Amidocuprate(I) reagents {Li[Cu(NR₂)₂]} and higher order cyanocuprates(I) {Li₂[Cu(CN)(NR₂)₂]} have been developed as a new class of nitrogen nucleophiles. These reagents underwent regioselective 1,4-additions to α,β:γ,δ-dienoates, whereas NHR₂ gave a 1,6-addition product and the lithium reagent LiNR₂ afforded a mixture of 1,4- and 1,2-addition products. The amidocuprates(I) were added to chiral α,β:γ,δ-dienones having a 8-phenyl-p-menth-3-yl or a 10,2-bornanesultam chiral auxiliary in order to produce 1,4-adducts in good to high diastereoselectivity. The addition of Li[Cu{N(Bn)(TMS)}₂] and Li₂[Cu(CN){N(Bn)(TMS)}₂] to 8-phenyl-p-menth-3-yl 5-phenyl-2,4-pentadienoate or N-(5-phenyl-2,4-pentadienoyl)-10,2-bornanesultam produced an (R)-chirality at the β-position.
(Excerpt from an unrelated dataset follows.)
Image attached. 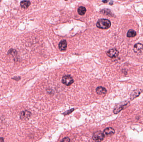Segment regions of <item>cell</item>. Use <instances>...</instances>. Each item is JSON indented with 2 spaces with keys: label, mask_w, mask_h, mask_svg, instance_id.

The 1,4-addition of Li₂[Cu(CN){N(Bn)(TMS)}₂] to the bornanesultam, followed by trapping with acetaldehyde, gave the α-(1-hydroxyethyl)-β-amino derivative as a single isomer in good yield. This three-component coupling was used in an asymmetric synthesis of a β-lactam.